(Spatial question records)
———
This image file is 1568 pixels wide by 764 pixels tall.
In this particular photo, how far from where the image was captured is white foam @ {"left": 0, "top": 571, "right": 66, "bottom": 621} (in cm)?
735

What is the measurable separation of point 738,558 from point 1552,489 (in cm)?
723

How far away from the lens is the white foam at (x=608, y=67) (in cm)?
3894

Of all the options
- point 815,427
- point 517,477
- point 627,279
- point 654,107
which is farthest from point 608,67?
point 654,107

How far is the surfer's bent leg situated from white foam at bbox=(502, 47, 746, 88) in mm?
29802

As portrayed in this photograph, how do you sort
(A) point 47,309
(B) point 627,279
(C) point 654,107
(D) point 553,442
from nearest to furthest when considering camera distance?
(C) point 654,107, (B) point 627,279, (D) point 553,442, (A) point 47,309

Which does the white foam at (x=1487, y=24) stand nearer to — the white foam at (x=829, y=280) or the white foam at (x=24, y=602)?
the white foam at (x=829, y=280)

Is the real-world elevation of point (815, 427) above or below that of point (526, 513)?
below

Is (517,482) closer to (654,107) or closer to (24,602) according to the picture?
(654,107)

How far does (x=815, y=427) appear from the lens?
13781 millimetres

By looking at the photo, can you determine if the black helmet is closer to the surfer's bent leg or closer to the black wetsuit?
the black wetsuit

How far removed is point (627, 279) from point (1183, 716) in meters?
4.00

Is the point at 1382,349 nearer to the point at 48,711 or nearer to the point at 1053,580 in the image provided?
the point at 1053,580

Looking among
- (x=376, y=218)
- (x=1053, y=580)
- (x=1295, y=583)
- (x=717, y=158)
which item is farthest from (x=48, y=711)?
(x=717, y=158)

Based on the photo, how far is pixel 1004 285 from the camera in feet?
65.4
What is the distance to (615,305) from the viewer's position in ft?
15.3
———
## [PROBLEM TO SOLVE]
Reprint the whole listing above line for line, changing nothing.

## [REPLY]
This image file is 1568 pixels wide by 764 pixels tall.
In this particular photo, how far from where the image was captured is white foam @ {"left": 0, "top": 571, "right": 66, "bottom": 621} (in cm)?
735

What is the measurable separation of point 738,558 from point 1552,489 (in cm)?
723

How far away from the lens is the white foam at (x=608, y=67) (in cm)?
3894

Of all the options
- point 815,427
- point 517,477
- point 627,279
- point 654,107
which is farthest from point 608,67?
point 654,107

How far is the surfer's bent leg situated from white foam at bbox=(502, 47, 746, 88) in mm?
29802

As portrayed in this photograph, how do you sort
(A) point 47,309
(B) point 627,279
(C) point 654,107
(D) point 553,442
from nearest to furthest when considering camera distance?
(C) point 654,107, (B) point 627,279, (D) point 553,442, (A) point 47,309

Which does the white foam at (x=1487, y=24) stand nearer to — the white foam at (x=829, y=280) or the white foam at (x=24, y=602)?
the white foam at (x=829, y=280)

Is the real-world elevation of point (815, 427) above or below that of point (526, 513)?
below

Is (517,482) closer to (654,107) or closer to (24,602) according to the picture?
(654,107)

How far does (x=815, y=427) appear from the lens?
13781 millimetres

By looking at the photo, can you determine if the black helmet is closer to the surfer's bent leg or closer to the black wetsuit?
the black wetsuit

How far removed is point (627, 279) from point (1183, 716) in meters?
4.00

Is the point at 1382,349 nearer to the point at 48,711 or nearer to the point at 1053,580 in the image provided?
the point at 1053,580

Looking among
- (x=376, y=218)
- (x=1053, y=580)
- (x=1295, y=583)
- (x=717, y=158)
which item is farthest from (x=48, y=711)?
(x=717, y=158)

Based on the photo, how far is pixel 1004 285 from the camera in feet?
65.4
What is the distance to (615,305) from the viewer's position in ft?
15.3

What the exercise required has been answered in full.